Глава вторая ШКОЛА (1890–1897)
В школу свел меня брат Федя. Он был тогда уже в третьем классе. Его присутствие в школе очень облегчало мое положение в ней. Мальчик был я робкий, застенчивый и не сильный, а школа гудела сотнями настоящих бойких и крепких драчунов.
Помещалась школа в старом остроге — одноэтажном каменном здании с толстыми стенами и глубокими амбразурами окон. Помещение школы было недостаточно, и младший класс занимал кухню с громадной русской печью, на которую в наказание наша учительница Мария Панкратьевна саживала провинившихся. Она же скороговоркою от частого применения одной и той же словесной формулы, выносила приговоры: «На колени, без обеда, шапку», — что означало: залезть на парту и стать коленями на выступы, чтобы было осязательнее. «Без обеда» — это было добавочное время после окончания школьных уроков: час, два и до пяти. Срок определялся Марией Панкратьевной тут же. А «шапку» она забирала с собою и передавала ее школьному сторожу. Делалось это для того, чтобы наказанный не ушел раньше назначенного ему срока. Однако сторож был умнее и добрее учительницы. Этот старый человек с большой рыжей бородою жил при школе со своей старухою. Комнатушка их была чиста, тепла и уютна. По окончании занятий, когда все расходились и оставались одни «безобедники», он, бывало, и приютит, и пожалеет, и шапку отдаст куда раньше срока. Мы понимали цену его поступка и никогда не выдавали его.
Пришел я в школу, не зная ни одной буквы, должно быть, не полистав раньше ни одной книги. Учение велось сурово. Давалось оно мне трудно. Я был в беспрерывном страхе от всего окружения. Благополучно прошедший школьный день казался мне чудом. Очень больно дрался законоучитель, отец Павел. Это был высокий тонкий человек, больной чахоткой. Его худоба и черный респиратор на губах вселяли ужас. Он бил щелчком по лбу указательным пальцем правой руки. Он не был зол, он был серьезен и вскоре умер, но в его поведении и учении было больше от грозного еврейского бога Ягве, чем христианского милосердия. Я совсем не помню, кто его заместил, а вот он остался в памяти грозной колоритной фигурой, внушающей страх, но и уважение.

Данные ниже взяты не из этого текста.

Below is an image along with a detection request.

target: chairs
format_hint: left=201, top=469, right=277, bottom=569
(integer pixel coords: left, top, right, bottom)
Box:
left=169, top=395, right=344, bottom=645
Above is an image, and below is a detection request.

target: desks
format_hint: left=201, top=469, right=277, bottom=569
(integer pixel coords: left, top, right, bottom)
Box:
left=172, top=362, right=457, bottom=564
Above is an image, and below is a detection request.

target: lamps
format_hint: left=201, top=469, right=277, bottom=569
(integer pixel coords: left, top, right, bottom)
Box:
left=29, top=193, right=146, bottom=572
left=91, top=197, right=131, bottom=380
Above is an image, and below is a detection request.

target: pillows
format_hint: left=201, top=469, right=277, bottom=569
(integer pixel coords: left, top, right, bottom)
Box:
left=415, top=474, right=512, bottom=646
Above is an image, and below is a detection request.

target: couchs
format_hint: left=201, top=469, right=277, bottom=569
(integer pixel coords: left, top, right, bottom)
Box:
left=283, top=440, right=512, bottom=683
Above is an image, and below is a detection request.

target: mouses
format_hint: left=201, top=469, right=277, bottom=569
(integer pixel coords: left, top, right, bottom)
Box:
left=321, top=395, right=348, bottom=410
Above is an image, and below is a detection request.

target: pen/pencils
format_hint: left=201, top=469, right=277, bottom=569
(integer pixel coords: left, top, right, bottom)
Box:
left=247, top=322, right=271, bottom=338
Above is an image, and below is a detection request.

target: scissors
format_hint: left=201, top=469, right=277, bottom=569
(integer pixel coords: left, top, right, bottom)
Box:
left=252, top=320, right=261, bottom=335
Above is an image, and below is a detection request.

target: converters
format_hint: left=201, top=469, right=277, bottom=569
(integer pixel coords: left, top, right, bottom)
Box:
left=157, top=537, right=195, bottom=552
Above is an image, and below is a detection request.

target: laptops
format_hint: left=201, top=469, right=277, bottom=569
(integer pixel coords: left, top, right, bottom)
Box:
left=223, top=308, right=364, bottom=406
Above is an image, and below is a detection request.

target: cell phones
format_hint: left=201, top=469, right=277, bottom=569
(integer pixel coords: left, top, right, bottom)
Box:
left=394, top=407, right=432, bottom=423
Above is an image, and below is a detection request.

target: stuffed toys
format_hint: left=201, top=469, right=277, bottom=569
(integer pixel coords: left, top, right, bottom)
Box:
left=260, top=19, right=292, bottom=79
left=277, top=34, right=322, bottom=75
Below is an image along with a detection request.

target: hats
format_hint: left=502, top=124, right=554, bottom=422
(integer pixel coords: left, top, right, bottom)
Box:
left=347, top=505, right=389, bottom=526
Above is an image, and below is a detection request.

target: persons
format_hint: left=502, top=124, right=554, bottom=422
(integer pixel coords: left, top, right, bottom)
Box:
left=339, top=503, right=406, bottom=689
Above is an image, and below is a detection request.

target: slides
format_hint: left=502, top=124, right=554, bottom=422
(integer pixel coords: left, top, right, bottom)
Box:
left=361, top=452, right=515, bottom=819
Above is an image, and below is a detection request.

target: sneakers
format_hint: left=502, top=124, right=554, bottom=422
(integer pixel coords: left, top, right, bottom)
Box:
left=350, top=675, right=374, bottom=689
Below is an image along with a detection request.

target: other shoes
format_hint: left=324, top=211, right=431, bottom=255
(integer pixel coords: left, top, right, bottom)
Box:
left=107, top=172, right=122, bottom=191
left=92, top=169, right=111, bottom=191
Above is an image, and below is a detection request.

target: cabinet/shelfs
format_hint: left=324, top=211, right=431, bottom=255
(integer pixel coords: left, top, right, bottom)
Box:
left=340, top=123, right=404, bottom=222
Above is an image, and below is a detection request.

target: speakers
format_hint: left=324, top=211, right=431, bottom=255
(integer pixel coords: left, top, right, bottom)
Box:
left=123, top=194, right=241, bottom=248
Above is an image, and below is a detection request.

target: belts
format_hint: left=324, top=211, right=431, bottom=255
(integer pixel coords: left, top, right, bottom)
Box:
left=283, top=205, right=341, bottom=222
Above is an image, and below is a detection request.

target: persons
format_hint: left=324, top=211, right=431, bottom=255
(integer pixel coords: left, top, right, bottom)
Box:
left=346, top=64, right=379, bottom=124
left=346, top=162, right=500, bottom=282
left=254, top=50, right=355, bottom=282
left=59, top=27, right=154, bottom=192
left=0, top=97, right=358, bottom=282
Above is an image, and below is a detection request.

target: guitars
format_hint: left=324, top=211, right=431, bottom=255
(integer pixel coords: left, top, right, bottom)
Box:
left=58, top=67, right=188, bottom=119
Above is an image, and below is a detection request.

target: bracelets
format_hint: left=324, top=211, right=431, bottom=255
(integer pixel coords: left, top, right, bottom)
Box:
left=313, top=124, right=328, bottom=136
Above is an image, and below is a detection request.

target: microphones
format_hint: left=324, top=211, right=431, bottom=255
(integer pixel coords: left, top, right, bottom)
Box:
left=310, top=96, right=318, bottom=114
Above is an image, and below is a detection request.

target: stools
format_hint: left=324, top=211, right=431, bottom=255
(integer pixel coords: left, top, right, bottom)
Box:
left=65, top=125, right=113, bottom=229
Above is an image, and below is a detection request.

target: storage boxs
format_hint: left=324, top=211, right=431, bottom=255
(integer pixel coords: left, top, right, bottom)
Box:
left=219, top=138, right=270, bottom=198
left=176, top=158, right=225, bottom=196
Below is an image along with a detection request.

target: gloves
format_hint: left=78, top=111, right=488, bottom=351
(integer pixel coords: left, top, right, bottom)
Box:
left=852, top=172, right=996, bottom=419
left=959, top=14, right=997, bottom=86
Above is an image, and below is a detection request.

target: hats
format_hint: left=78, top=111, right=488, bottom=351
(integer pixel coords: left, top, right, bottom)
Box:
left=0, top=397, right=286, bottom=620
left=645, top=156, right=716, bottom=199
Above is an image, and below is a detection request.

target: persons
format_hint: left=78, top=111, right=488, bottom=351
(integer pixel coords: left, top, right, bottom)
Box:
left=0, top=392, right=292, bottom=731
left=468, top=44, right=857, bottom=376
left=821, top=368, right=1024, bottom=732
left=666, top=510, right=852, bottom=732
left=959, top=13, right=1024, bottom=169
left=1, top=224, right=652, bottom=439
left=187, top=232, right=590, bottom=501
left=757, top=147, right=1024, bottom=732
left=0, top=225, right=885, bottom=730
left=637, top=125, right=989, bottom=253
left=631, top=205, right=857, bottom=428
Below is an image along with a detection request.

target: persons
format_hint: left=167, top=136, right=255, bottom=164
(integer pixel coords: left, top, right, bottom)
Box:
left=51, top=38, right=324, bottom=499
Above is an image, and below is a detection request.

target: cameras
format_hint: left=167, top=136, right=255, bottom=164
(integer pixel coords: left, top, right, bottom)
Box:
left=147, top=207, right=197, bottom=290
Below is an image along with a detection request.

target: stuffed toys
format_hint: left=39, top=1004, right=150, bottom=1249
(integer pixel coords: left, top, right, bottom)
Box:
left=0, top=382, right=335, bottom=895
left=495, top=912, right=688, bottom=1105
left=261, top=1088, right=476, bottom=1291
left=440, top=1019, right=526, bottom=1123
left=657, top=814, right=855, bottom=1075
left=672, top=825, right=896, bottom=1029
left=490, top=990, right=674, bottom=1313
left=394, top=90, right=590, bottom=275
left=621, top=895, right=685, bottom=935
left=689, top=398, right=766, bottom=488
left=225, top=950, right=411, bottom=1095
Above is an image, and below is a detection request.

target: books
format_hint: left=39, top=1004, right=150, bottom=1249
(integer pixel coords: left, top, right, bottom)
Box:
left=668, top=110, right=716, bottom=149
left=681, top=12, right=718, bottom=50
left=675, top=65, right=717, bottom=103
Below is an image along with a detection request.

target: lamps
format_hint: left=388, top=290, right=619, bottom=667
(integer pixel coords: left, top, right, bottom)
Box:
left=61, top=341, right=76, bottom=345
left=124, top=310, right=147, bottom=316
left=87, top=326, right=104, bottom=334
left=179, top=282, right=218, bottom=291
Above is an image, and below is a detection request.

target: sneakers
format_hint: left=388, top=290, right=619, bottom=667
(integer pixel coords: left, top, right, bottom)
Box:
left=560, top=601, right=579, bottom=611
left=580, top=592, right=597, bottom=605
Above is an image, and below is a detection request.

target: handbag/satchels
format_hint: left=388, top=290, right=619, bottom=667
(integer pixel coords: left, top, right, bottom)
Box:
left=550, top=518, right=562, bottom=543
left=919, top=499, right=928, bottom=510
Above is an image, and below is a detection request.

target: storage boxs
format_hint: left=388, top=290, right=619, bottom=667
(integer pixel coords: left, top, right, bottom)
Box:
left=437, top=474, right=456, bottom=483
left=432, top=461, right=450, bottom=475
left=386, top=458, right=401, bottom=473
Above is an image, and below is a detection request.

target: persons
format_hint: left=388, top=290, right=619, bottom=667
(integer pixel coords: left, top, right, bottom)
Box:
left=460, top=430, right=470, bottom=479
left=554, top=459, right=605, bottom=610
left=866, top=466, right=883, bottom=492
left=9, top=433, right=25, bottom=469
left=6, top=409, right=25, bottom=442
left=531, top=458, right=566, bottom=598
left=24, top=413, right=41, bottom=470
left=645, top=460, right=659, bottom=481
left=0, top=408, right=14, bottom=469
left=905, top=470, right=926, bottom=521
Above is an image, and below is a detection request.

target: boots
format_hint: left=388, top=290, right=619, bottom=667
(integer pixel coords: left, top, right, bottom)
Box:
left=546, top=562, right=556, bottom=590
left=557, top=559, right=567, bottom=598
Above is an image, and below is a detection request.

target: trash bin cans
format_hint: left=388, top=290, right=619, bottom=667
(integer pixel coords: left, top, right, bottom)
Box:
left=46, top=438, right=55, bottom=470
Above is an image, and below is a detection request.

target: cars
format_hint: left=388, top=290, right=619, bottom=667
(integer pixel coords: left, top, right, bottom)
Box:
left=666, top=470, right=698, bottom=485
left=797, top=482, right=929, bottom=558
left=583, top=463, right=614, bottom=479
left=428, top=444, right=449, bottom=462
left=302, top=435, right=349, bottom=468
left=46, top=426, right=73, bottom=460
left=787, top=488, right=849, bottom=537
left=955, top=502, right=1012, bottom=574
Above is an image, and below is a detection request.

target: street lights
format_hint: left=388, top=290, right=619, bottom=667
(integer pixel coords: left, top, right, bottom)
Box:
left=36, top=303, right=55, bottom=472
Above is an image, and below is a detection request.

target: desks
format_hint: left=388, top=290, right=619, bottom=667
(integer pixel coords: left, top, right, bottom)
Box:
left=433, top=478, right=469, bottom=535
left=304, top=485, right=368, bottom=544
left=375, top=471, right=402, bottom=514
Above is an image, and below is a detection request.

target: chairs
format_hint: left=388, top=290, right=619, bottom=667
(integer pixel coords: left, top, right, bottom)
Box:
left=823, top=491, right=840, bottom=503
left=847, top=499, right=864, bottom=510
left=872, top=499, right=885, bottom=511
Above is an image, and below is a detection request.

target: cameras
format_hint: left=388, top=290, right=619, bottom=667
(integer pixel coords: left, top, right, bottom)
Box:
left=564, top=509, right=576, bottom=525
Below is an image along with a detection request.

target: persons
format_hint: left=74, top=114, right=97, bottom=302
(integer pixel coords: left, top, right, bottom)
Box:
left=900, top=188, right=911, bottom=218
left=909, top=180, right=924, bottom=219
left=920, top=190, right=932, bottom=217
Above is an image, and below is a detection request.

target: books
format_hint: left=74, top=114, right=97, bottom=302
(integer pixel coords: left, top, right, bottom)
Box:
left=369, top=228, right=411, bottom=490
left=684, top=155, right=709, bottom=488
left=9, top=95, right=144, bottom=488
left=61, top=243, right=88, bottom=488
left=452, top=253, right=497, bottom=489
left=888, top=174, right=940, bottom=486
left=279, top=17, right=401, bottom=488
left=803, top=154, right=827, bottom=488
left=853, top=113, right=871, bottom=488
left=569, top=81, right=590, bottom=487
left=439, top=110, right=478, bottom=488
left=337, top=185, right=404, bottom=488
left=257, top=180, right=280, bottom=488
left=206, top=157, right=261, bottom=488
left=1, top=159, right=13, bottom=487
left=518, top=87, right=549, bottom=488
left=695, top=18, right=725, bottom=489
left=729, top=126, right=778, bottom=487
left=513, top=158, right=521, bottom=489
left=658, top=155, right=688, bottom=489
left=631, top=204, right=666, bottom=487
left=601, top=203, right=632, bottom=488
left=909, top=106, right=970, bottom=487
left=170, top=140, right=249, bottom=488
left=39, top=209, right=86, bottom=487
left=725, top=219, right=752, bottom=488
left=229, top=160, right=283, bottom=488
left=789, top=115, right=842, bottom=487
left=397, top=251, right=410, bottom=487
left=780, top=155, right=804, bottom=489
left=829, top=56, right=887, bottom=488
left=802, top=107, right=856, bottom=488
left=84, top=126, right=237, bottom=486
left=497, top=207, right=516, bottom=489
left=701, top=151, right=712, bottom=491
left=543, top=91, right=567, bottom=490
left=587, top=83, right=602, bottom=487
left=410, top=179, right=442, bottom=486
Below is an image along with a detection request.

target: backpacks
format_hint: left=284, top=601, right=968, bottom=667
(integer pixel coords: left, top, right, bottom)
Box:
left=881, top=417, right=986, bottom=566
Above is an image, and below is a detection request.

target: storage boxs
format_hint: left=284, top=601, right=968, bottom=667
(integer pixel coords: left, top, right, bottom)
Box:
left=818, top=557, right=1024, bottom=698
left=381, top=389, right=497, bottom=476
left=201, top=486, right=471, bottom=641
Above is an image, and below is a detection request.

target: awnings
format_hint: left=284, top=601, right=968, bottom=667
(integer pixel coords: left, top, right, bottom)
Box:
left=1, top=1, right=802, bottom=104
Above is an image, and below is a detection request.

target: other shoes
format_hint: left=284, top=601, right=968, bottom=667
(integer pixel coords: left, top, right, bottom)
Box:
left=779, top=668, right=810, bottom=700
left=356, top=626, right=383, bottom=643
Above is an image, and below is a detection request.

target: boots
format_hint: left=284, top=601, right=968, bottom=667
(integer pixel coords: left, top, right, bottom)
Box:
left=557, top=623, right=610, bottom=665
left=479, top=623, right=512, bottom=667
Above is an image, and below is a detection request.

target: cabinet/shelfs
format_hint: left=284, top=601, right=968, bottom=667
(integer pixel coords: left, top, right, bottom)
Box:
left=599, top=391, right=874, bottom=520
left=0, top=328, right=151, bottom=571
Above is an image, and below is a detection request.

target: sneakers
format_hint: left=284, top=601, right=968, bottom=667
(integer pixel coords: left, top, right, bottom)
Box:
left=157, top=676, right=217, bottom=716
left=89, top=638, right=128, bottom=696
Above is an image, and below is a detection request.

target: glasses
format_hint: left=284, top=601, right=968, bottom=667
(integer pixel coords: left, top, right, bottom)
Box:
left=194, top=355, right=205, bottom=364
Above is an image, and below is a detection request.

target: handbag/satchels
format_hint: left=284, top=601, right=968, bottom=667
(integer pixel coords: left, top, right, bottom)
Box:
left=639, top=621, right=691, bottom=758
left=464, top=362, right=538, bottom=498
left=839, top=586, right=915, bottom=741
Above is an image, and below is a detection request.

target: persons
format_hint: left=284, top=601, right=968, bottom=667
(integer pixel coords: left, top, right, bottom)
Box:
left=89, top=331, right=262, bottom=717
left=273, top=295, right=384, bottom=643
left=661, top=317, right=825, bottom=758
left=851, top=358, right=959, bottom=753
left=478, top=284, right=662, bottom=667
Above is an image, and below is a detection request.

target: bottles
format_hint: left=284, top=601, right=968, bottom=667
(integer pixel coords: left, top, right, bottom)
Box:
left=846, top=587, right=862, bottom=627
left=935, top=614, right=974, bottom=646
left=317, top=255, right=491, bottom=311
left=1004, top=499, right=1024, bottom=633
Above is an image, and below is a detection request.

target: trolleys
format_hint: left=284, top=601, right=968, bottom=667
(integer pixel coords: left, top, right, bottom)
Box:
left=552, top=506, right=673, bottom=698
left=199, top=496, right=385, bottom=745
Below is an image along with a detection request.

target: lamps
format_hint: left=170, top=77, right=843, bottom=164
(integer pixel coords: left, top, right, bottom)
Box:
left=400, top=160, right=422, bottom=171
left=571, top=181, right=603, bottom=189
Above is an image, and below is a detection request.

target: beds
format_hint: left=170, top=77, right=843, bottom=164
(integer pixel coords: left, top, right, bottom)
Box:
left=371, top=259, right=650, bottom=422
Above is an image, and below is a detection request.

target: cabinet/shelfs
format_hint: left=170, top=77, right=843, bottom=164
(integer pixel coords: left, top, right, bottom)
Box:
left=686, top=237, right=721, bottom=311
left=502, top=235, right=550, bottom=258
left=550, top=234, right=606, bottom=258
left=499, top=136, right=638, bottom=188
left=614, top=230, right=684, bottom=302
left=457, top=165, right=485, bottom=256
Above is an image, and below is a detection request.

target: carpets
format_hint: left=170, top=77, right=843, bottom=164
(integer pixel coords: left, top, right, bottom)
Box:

Средний класс вел учитель Петр Дмитриевич. С виду это был добродушный, благожелательный человек, но уже с молитвы перед учением он проявлял свое «коварство». Держа «Часослов» в руках, он, казалось, читал по нем длинный 50-й псалом Давида «Помилуй мя Боже», но на самом же деле, зная его наизусть, высматривал невнимательных к молитве и тут же начинал суд и расправу. Он любил, набравши в течение дня партию «виновных и нерадивых», вести ее к себе через весь город домой. По дороге вся эта партия осужденных плакала или делала вид, что плачет, и громко на всю улицу взывала: «Петр Дмитриевич, простите, больше не буду… Петр Дмитриевич!» На встречных эта картина производила сильнейшее впечатление, но, жалея провинившихся, никто не осуждал наказующего, ибо все твердо верили, что «корень учения есть горек». Петр же Дмитриевич приводил толпу на постоялый двор, который содержал его отец, размещал ее на нарах и заставлял доучивать недоученное. Один раз и я посидел там. В другой же раз, дойдя до угла, откуда шла дорога домой, свернул к себе. Меня за это вначале исключили из школы, затем, оставивши на неделю без обеда, вернули обратно. Стоило это мне многих слез и страха. Пугали «волчьим билетом». Это, по общему толкованию, было такое состояние, что наказанный нигде не мог жить больше трех дней. Его никто не мог пустить к себе переночевать, и он должен был все время пешком переходить с места на место. Словом, положение рисовалось похуже положения «Вечного жида».